Josh turned to face the mic and my eyes softened when I noticed how tense he was. His body was rigid and his hands were shaking as he grabbed the mic. I knew this was a lot of him and I wished I could do something to help.

"Hi," Josh said. "I'm here to talk about what's expected out of boys to be seen as a man and why... it's wrong."

Josh began to pace around the stage, clearly nervous. My eyes followed him and I smiled when he glanced at me. He smiled back and I sighed lightly, thankful he didn't hate me when he should.

"I was that kid who wore his heart on his sleeve. I was that kid who cried when animals died and got thrilled whenever anything good happened to me," Josh said. "But, people didn't like that. They told me I wasn't acting like a boy. They told me boys weren't supposed to wear their hearts on their sleeves.

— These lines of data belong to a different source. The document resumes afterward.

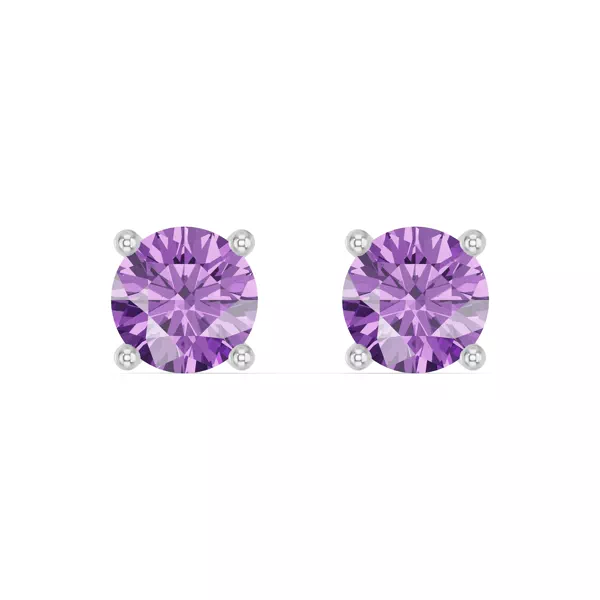 Round Amethyst Stud Earrings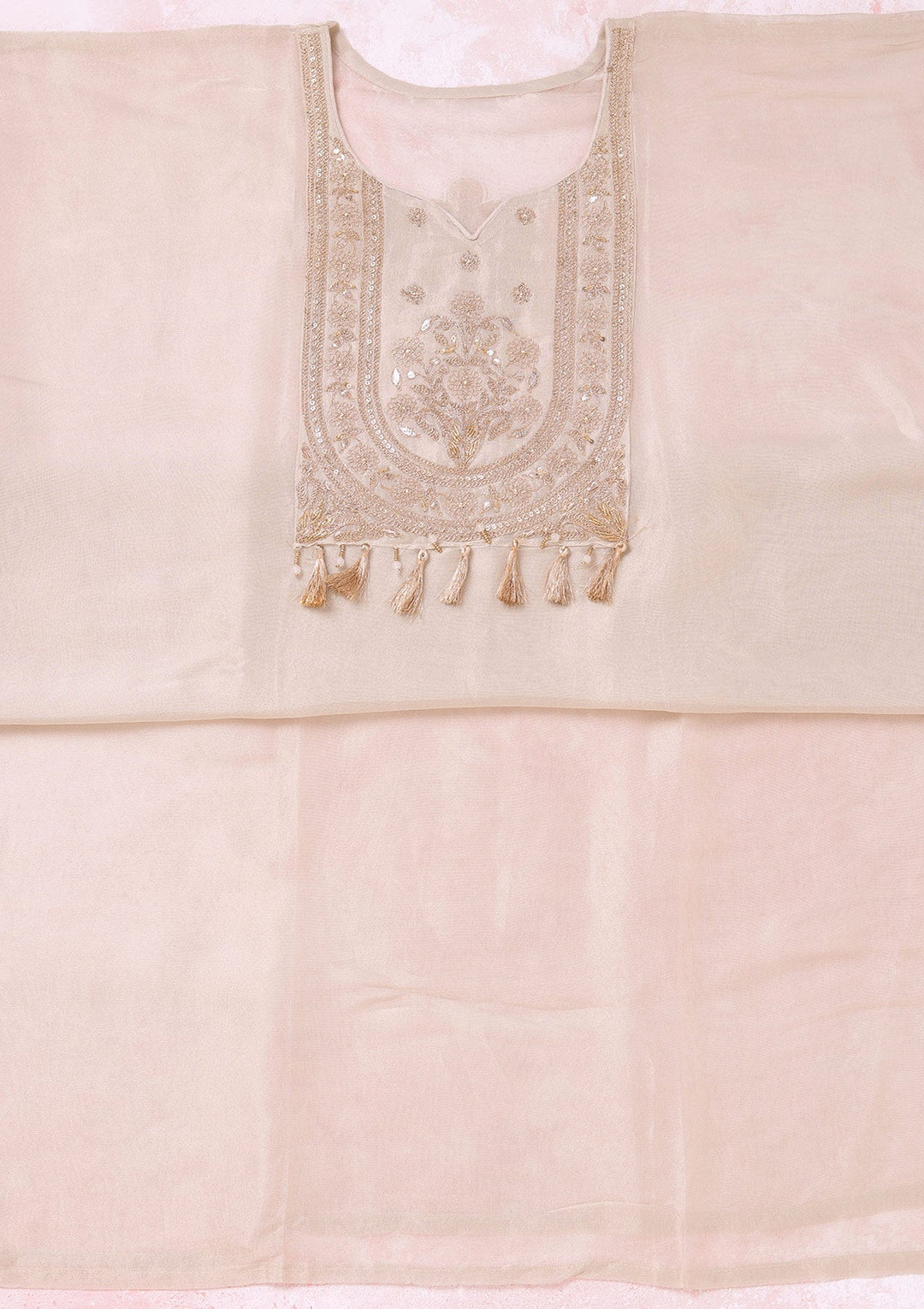 Beige Zariwork (Gold) Tissue Unstitched Salwar Suit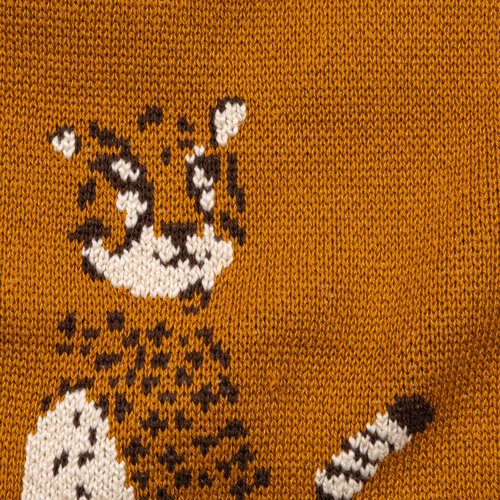 Creative Co-Op Soft Cotton Knit Baby Blanket with Decorative Cheetahs, Mustard Color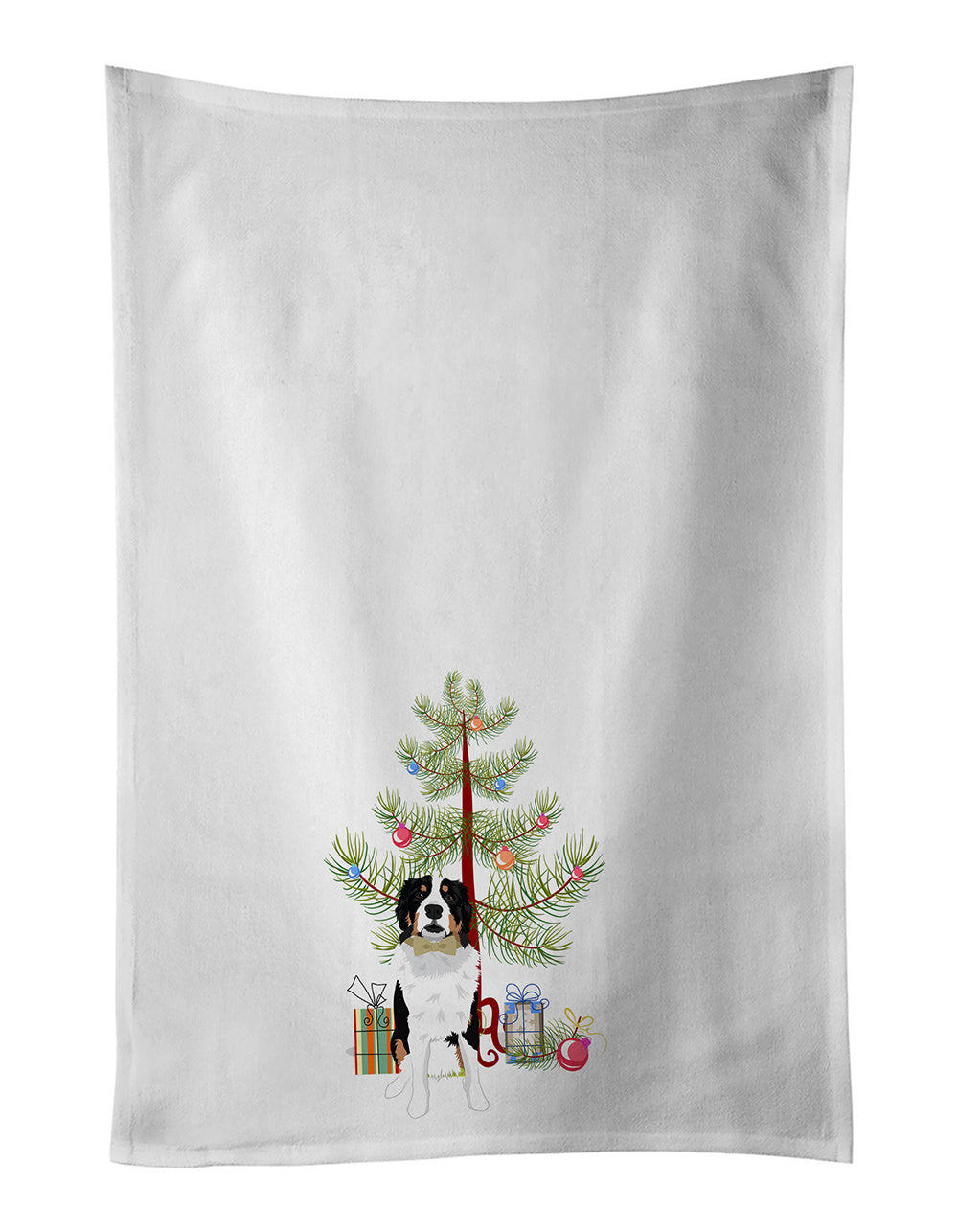 Bernese Mountain Dog #2 Christmas Kitchen Towel Set of 2 White Dish Towels Decorative Bathroom Hand towel for Hand, Face, Hair, Yoga, Tea, Dishcloth, 19 X 28", White
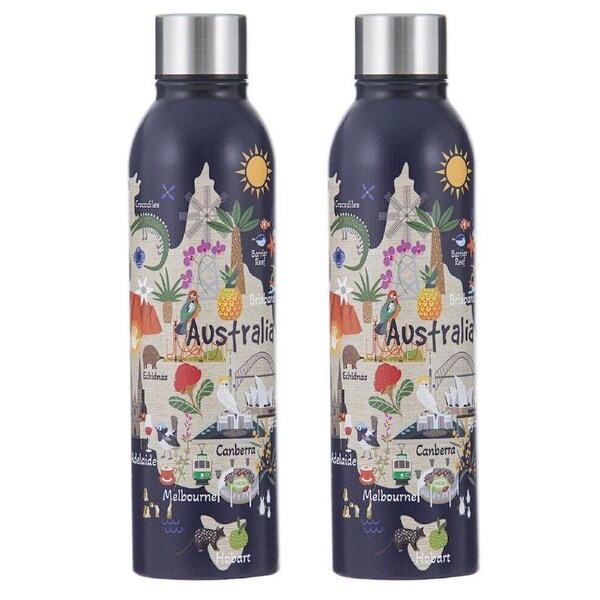 2PK Ashdene Land Down Under AUS Stainless Steel Water Bottle Flask 500ml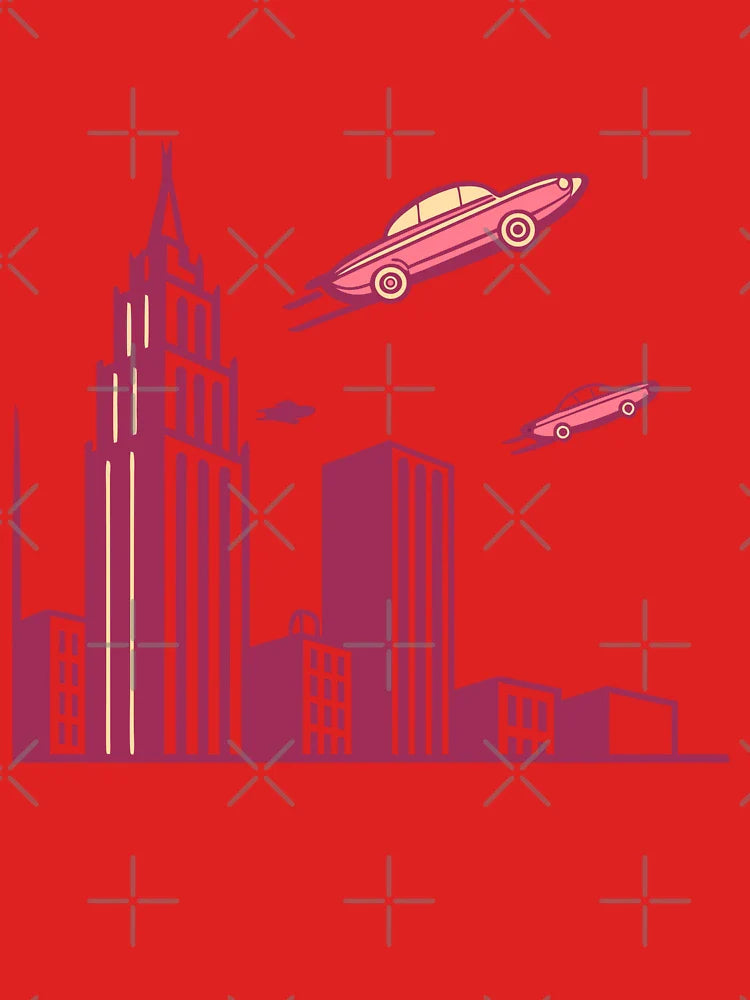 Retro Futuristic Cityscape Flying Vintage Cars Art Deco Classic T-Shirt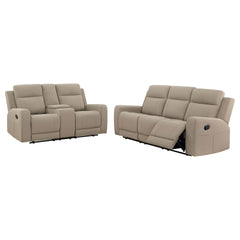 Slater Taupe 2-piece Upholstered Reclining Sofa Set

"And, I would ask why. Their responses always was because wearing your heart on your sleeve makes you weak. And men aren't weak, they're strong." Josh paused and took a deep breath in. "So, I taught myself to be expressionless. I didn't cry anymore, I didn't laugh at everything. Instead, I chose to be expressionless because apparently, that's what makes me a man."

Josh stopped pacing and he walked up to the microphone stand. He set the mic back on it and suddenly, he seemed more confident. As his eyes scanned the crowd, he seemed okay and I smiled at the sight. I was proud of him.

"But, I met my girlfriend who taught me that hiding your emotions doesn't make you strong. In fact, expressing your emotions is what makes you strong," Josh said, leaving me grinning. "To give people the ability to hurt you takes courage. It takes strength, so why do we think hiding your emotions makes you stronger? We are cowering in fear of being hurt and that's weak. Hiding is not what someone would consider manly, so why is it better to hide your emotions if that means taking the easy way out?